══ EXTRACT TO READ ══

Making our Marq: Social 2.0 (Part 2)

Marcel Tan
SEP Berkeley
Published in
7 min readSep 20, 2020
Photo by Prateek Katyal on Unsplash

The first part of this two-part series, Making our Marq: A New Consumer Curve, explored the concept of jumping to the next curve by changing human behaviour. This post dives into how Sohil and I are tackling misinformation through Marq (SkyDeck HotDesk S20) with the new consumer curve in mind.

√Some good

Nobody really likes the idea of throwing money at a problem. It sounds foolish to resort to money as a solution when other avenues may exist. If not for practical reasons, then at the very least for the reason that money is supposedly the root of all evil.

There are, of course, special exceptions. The U.S. government had to throw an enormous amount of money at the economy in 2008 with the $431 billion TARP bailout¹ and now again in 2020 with the $2 trillion CARES stimulus package.² One could easily argue that such cases were justified by the threat of imminent collapse of the banking and SME ecosystem respectively.

═══

## WHAT TO PRODUCE
Continue the blog post on how Marq tackles misinformation, starting right after its last sentence about the 2008 and 2020 government spending.

══ INFORMATION GIVEN ══

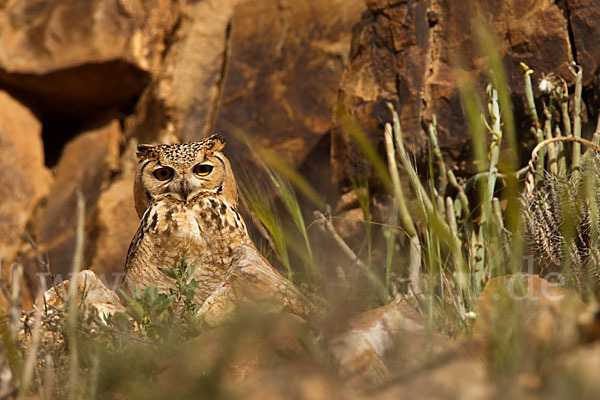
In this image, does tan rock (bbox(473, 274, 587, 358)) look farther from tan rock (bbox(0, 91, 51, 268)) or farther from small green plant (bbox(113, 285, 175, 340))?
tan rock (bbox(0, 91, 51, 268))

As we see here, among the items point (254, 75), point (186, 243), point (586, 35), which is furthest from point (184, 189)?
point (254, 75)

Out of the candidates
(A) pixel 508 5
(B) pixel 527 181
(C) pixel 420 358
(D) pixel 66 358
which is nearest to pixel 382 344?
(C) pixel 420 358

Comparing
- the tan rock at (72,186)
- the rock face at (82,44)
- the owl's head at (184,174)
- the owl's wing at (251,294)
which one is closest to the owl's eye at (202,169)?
the owl's head at (184,174)

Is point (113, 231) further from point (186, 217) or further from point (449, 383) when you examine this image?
point (449, 383)

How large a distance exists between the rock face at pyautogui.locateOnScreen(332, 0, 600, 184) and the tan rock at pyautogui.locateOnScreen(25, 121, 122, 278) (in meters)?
2.48

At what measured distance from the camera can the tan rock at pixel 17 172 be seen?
542cm

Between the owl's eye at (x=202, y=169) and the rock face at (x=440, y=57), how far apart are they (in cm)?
91

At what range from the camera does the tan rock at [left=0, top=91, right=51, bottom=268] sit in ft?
17.8

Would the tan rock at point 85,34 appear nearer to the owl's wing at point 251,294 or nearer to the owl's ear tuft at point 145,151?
the owl's ear tuft at point 145,151

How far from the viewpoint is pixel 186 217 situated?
2.54 meters

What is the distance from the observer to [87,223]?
199 inches

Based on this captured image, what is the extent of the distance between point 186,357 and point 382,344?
0.45 metres

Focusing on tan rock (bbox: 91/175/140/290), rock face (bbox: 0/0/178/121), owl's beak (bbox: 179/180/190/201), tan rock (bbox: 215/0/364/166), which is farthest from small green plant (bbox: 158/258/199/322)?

═══

## YOUR RESPONSE
When it comes to softer and less catastrophic situations (like making humans behave better), however, throwing money at the problem sounds especially wrong. It immediately conjures up images of wealthy kingmakers “buying democracy” and of negligent NGOs disbursing aid money into the hands of corrupt bureaucrats.

So you just shouldn’t, that’s the “rule.”

With that said, making the leap to social media 2.0 — a new consumer curve — may involve breaking the “rule” for all the right reasons. Here’s our story on making money the root of some good.

Photo by Eden Rushing on Unsplash

The impetus

I had never written a line of code before coming to Berkeley. It didn’t even cross my mind that the term “Computer Science” was a major until college application season rolled around.

Instead, I was a history nerd all throughout primary and secondary education. In primary school, I was particularly fond of playing the historical real-time strategy game, Age of Empires. Then in middle school, I became enraptured by Europe’s transition from the medieval period to the Renaissance era (Da Vinci is still up there on my power rankings). By the time I got to high school, I was weirdly fascinated by World War II military strategy. I spent a chunk of time researching and writing about Operation Torch, the pivotal yet overlooked Anglo-American invasion of North Africa.

To this day, I still think of myself as a writer and social scientist by trade — far from the Bay Area techie archetype. I’m also quite an unlikely startup person, having seriously considered the path of a career diplomat.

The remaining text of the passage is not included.